Before this album’s release, Omar and Cedric were being quoted as it being “a simplified version of what we've done before" and “future punk”. It turns out that both of these descriptions are accurate, but there’s much more of the “future” part of the latter phrase than was anticipated: There’s heavier use of keyboards, the live drumming is heavily reverbed and often chopped up or otherwise manipulated enough to feel electronic. Electric guitars are still present, but are generally de-emphasized in the mix in favor of keyboards, the aforementioned skittering, reverbed out drums, and those increasingly present wooshy effects. Tracks like “Lapotchka” put synthesizers in the forefront in a way that hasn’t been seen from this band before. It’s not devoid of aggressive, guitar-based tracks though – “Dyslexicon” in particular feels like it could have been one of the shorter Deloused cuts.
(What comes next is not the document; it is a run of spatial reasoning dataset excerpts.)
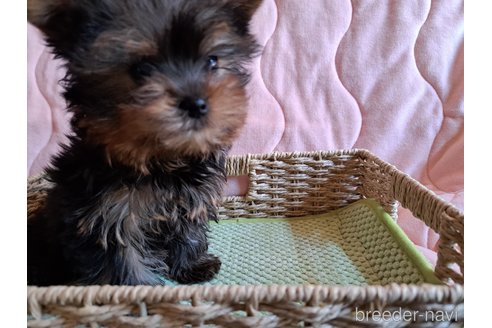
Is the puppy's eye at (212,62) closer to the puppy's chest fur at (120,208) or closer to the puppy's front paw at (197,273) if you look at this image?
the puppy's chest fur at (120,208)

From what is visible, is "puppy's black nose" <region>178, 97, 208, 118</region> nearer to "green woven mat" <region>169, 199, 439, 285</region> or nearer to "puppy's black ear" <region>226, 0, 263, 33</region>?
"puppy's black ear" <region>226, 0, 263, 33</region>

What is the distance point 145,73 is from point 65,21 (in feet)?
0.73

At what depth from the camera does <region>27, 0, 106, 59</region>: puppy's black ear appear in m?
0.94

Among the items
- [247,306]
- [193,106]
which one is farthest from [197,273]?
[193,106]

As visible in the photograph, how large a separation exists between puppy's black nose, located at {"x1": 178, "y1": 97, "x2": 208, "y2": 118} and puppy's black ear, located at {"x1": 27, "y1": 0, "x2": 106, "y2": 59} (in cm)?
25

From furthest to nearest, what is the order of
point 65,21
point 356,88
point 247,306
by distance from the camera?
point 356,88 < point 65,21 < point 247,306

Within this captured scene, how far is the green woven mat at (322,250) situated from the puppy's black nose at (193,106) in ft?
2.22

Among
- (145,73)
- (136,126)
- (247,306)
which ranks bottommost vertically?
(247,306)

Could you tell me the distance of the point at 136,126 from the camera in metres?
0.90

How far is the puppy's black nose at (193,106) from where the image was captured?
34.6 inches

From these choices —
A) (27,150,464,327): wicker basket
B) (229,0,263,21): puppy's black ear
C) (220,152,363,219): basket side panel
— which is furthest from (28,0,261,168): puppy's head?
(220,152,363,219): basket side panel

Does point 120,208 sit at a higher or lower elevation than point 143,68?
lower

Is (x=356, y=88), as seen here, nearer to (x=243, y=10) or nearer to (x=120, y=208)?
Answer: (x=243, y=10)

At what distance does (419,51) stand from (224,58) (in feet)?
4.10
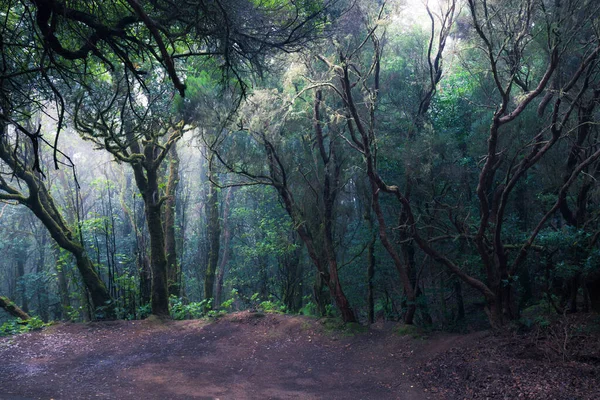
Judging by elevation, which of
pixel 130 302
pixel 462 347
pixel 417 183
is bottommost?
pixel 462 347

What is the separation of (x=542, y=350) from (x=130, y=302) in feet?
30.2

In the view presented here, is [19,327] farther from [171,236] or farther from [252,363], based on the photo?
[252,363]

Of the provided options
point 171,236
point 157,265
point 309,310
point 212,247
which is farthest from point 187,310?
point 212,247

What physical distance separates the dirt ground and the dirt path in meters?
0.02

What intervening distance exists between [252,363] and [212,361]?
2.31 ft

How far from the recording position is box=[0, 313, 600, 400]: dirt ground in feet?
18.7

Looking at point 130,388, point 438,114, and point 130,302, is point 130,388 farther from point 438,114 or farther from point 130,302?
point 438,114

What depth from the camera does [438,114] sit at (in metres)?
10.2

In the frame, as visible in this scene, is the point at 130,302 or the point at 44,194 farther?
the point at 44,194

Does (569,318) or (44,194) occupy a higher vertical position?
(44,194)

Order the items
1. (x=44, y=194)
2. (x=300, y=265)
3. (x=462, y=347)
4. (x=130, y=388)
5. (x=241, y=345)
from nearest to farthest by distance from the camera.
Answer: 1. (x=130, y=388)
2. (x=462, y=347)
3. (x=241, y=345)
4. (x=44, y=194)
5. (x=300, y=265)

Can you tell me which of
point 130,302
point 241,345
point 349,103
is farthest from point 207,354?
point 349,103

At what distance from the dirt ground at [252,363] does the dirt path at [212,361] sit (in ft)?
0.06

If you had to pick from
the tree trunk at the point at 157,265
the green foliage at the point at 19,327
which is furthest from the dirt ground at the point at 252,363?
the green foliage at the point at 19,327
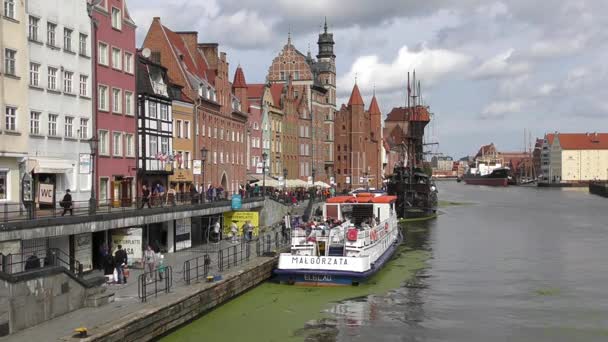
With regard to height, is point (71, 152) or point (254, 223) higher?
point (71, 152)

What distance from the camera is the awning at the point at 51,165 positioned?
36688 mm

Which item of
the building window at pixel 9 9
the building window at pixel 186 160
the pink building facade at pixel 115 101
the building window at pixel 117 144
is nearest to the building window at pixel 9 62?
the building window at pixel 9 9

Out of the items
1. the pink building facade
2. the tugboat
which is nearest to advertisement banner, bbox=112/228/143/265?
the pink building facade

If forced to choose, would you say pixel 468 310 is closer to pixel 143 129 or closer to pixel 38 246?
pixel 38 246

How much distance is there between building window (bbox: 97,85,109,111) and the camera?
143 ft

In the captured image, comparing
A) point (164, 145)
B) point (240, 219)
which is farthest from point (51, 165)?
point (164, 145)

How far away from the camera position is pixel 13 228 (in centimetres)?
2578

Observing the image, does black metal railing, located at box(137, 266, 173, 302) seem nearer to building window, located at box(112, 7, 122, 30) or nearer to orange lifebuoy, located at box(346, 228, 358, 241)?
orange lifebuoy, located at box(346, 228, 358, 241)

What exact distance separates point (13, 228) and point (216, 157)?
4394 centimetres

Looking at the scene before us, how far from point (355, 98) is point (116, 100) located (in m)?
106

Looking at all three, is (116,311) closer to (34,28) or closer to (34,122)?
(34,122)

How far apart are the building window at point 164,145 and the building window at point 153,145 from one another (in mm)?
1087

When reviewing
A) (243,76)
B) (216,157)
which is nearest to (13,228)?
(216,157)

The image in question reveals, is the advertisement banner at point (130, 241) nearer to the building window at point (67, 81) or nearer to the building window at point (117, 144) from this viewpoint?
the building window at point (67, 81)
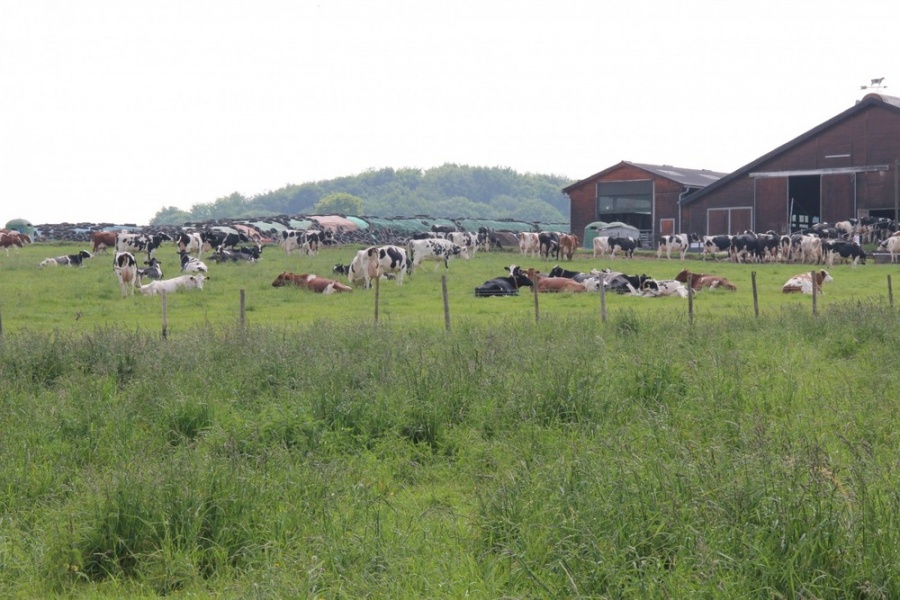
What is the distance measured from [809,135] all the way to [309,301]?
33694 mm

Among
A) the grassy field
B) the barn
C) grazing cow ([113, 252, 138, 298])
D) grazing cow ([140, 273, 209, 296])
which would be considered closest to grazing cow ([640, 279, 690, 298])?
the grassy field

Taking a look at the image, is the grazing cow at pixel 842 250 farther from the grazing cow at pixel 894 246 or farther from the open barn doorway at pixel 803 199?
the open barn doorway at pixel 803 199

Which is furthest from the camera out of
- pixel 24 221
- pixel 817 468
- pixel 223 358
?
pixel 24 221

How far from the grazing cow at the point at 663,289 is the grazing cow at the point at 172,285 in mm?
11319

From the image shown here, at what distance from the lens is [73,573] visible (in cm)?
626

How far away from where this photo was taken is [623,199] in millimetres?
58312

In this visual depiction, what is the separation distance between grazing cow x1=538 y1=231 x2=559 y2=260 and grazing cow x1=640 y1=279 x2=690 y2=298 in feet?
51.4

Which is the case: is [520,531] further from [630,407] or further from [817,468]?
[630,407]

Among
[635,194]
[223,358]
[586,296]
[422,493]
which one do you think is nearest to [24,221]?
[635,194]

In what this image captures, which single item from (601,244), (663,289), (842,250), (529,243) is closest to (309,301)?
(663,289)

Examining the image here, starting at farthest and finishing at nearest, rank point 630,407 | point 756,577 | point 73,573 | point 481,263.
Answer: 1. point 481,263
2. point 630,407
3. point 73,573
4. point 756,577

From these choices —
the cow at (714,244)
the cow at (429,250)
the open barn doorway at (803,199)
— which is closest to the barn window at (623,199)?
the open barn doorway at (803,199)

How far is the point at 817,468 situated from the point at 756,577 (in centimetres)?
100

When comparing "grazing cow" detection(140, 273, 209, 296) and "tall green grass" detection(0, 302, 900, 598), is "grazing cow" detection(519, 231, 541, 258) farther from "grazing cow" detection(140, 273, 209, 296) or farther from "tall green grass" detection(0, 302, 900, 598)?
"tall green grass" detection(0, 302, 900, 598)
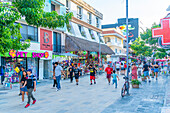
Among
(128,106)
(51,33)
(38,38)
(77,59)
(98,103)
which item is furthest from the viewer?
(77,59)

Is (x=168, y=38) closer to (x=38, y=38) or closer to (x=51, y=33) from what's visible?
(x=38, y=38)

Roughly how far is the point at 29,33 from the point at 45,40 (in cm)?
229

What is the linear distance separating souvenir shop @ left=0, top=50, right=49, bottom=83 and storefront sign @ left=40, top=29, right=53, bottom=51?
137 cm

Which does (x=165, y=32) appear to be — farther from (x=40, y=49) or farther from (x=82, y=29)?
(x=82, y=29)

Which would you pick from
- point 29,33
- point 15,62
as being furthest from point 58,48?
point 15,62

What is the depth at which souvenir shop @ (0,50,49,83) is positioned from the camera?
14188 mm

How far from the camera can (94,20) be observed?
105 feet

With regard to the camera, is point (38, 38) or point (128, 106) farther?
point (38, 38)

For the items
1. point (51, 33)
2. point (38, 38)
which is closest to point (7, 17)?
point (38, 38)

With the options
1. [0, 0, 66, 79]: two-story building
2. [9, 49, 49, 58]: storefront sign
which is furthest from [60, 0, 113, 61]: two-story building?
[9, 49, 49, 58]: storefront sign

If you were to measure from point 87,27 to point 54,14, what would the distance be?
66.7ft

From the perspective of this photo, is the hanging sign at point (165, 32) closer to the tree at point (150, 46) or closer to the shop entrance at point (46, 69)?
the shop entrance at point (46, 69)

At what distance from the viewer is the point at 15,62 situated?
15.6 metres

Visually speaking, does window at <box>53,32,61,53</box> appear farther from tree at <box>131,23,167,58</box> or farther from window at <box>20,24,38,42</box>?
tree at <box>131,23,167,58</box>
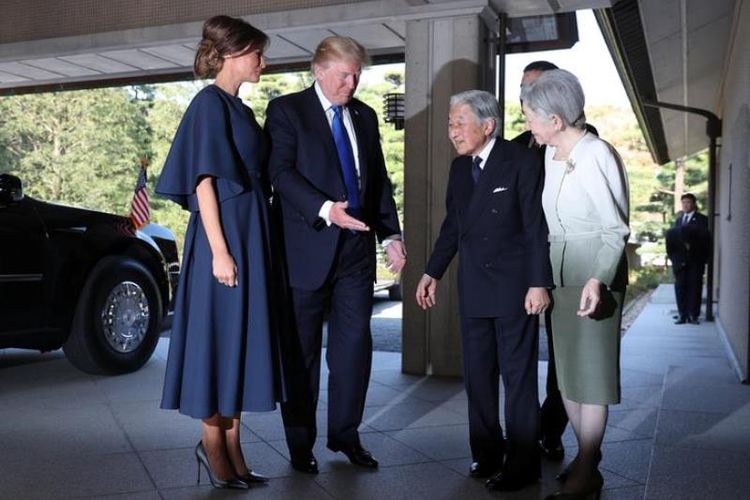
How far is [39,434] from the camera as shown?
404cm

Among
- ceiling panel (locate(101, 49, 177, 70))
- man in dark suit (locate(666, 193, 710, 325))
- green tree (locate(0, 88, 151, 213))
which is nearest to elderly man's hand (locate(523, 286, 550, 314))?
ceiling panel (locate(101, 49, 177, 70))

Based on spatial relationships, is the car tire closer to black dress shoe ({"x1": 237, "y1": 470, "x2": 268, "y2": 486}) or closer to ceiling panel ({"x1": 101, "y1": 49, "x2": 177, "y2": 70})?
ceiling panel ({"x1": 101, "y1": 49, "x2": 177, "y2": 70})

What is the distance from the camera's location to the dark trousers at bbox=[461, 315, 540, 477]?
3.17 metres

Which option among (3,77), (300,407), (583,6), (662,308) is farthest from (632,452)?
(662,308)

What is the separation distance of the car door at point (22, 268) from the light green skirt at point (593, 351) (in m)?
3.39

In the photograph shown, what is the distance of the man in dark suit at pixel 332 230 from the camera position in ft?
10.8

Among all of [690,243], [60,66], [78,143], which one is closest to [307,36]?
[60,66]

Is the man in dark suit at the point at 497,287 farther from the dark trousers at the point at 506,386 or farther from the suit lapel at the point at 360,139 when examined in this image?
the suit lapel at the point at 360,139

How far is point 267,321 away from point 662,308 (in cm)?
1218

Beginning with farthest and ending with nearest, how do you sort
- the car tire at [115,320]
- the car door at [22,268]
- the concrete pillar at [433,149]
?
the concrete pillar at [433,149]
the car tire at [115,320]
the car door at [22,268]

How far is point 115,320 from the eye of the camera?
5.66 meters

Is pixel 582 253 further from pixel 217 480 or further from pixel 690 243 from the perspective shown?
pixel 690 243

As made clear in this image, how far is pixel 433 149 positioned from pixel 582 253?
9.86 ft

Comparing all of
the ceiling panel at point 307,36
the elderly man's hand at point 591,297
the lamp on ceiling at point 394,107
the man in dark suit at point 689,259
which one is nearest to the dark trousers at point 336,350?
the elderly man's hand at point 591,297
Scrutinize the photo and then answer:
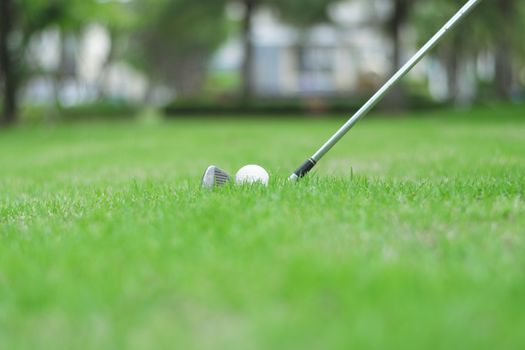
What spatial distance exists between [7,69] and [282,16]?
38.5 ft

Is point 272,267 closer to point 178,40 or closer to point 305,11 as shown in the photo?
point 305,11

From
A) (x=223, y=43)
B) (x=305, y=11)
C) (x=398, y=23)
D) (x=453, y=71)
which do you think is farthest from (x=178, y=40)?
(x=398, y=23)

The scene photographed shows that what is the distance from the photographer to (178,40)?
41344 mm

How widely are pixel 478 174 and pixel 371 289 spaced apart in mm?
3428

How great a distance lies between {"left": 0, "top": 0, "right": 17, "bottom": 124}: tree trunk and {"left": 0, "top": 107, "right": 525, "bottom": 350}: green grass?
55.6ft

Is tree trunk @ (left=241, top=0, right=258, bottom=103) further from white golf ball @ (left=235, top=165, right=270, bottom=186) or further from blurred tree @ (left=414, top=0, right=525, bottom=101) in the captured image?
white golf ball @ (left=235, top=165, right=270, bottom=186)

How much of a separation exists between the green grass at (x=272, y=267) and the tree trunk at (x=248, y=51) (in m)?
25.0

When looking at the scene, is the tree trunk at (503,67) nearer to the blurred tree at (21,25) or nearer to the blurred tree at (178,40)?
the blurred tree at (178,40)

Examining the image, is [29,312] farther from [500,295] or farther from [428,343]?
[500,295]

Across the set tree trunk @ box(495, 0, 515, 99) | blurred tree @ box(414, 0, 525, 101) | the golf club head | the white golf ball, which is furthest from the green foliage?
the golf club head

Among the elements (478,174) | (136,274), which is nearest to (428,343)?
(136,274)

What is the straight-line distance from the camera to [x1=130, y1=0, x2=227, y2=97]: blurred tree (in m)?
29.2

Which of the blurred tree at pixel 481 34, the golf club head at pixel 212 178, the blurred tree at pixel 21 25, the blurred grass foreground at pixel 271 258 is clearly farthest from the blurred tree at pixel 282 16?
the golf club head at pixel 212 178

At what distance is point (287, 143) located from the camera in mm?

It’s also “simpler” in the same way that Octohedron was – there’s less tendency for winding epics (though “Empty Vessels Make The Loudest Sound” and “In Absentia” are both around 7 minutes long), and there’s more empty space in the mix. However, they’ve also kind of returned to making the actual arrangements more obtuse: As with Ocotahedron, there’s more emphasis on vocal melody and songs are much more likely to wrap up in under five minutes, but the music behind these melodies is often pretty strange and adventurous. Some fans have called it more of a “pop” record, but that’s not really true – they’re still experimenting with song structure, just in a different way than in their past albums: “The Malkin Jewel” is one of the creepier tracks, mainly due to the disjointed, almost Beefheartian rhythm of the verses (it’s also a hell of an odd choice for a first single, but I guess by now they’re picking singles by what might intrigue the fanbase, not by what would actually get picked up by radio). Opener “The Whip Hand” may be the worst track, but even that sort of proves my point that a song following a verse-chorus-verse structure and being under 5 minutes long doesn’t necessarily make it “pop” – the chorus in question is exceedingly ugly, especially due to it’s deliberately annoying, brappy synth-tone.

Overall, this feels like one of those “transitional” albums, but it is an interesting development in their sound, and I’m interested in where they might go with this in the future. There’s elements of their previous material that I miss a bit, but then again, if they were still doing songs that sounded exactly like Deloused In The Comatorium, that wouldn’t be terribly “progressive”.